(공간 관계 데이터)
_____

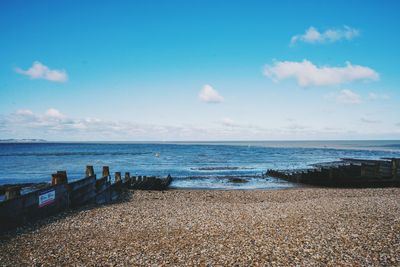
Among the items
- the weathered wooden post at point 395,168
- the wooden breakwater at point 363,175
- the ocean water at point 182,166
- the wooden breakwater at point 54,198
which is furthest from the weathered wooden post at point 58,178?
the weathered wooden post at point 395,168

_____

● **해야 할 일**:
위에 있는 줄을 모두 한 글자도 바꾸지 말고 그대로 옮겨 적으세요. 그림은 답에 넣지 마세요.

● **올바른 출력**:
Among the items
- the weathered wooden post at point 395,168
- the wooden breakwater at point 363,175
- the ocean water at point 182,166
- the wooden breakwater at point 54,198
which is furthest from the weathered wooden post at point 58,178?
the weathered wooden post at point 395,168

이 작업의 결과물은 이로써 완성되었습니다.